From the automotive perspective it conveys such an arid landscape to pass through this massive concrete site that confirms that Caracas will remain ruptured and scared, and those scares long from healing are being promoted with an industrial, progressive wannabe speech. From the inside of the existing park, that should be declared heritage due to its wonderful modern design by a team lead by Roberto Burle Marx and first opened in 1961, the arid sensation takes over also, when approaching to what will become this crossing platform. In addition to all the vexing mistreatment going on in the south side of the park, the north side is now facing demolition of its entrance, just to see a new one, poorly detailed and constructed, 20 meters away, apparently to enlarge the access doors of the original park that remain controlled even given the public nature of the site, this cannot be clarified given that government has a non disclosure policy around city planning and has not revealed what is intended for that area nor why demolition of the original entrance is necessary.
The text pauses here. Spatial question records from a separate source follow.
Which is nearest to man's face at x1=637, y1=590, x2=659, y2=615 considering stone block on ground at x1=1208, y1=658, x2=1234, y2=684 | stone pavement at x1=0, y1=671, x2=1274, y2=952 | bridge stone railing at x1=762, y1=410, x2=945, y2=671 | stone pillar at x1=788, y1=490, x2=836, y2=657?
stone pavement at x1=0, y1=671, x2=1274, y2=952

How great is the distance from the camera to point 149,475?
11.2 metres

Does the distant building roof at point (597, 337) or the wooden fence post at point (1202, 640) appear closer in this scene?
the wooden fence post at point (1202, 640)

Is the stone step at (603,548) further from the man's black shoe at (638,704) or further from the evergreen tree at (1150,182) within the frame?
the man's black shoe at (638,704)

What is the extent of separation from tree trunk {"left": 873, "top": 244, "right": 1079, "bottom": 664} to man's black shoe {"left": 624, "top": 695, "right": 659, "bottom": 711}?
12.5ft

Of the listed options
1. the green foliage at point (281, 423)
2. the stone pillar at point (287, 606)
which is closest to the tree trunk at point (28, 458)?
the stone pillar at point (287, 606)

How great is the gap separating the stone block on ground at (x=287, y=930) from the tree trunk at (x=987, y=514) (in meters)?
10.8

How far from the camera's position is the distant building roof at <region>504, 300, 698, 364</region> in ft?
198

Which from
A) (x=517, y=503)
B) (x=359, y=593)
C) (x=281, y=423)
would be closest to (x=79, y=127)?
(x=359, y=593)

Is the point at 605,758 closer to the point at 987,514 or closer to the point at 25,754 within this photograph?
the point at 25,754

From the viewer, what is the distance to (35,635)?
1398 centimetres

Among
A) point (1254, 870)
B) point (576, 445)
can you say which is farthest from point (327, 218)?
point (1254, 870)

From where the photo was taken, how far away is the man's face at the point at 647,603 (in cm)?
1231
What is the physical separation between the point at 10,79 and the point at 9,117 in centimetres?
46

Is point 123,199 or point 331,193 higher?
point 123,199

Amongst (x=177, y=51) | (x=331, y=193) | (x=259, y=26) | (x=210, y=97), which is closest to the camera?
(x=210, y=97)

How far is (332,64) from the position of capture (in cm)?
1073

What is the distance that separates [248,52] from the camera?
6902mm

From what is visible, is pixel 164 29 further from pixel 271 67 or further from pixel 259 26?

Ironically this so called Independence Bridge, states nothing but automotive dependence, and the failure to succeed at a human scaled city planning. Cars (not trains, metros, or even less actual humans) remain main objective of design even if regular wages won’t allow a regular person to buy one. Contradiction takes place all over the city when more people ask for public spaces, wider sidewalks, public efficient transportation means, decrease of commute times, a solution to persistent traffic jams. Well this city states out loud and in massive concrete those concerns are not in agenda today. We wonder if public management is in hand of people that doesn’t live in this city at all and thus ignore this, or a more serious problem lies within where this model has become the preferred image of progress all-about. While well-being and human scale have been displaced for good by bulky arid concrete structures that make space for the car.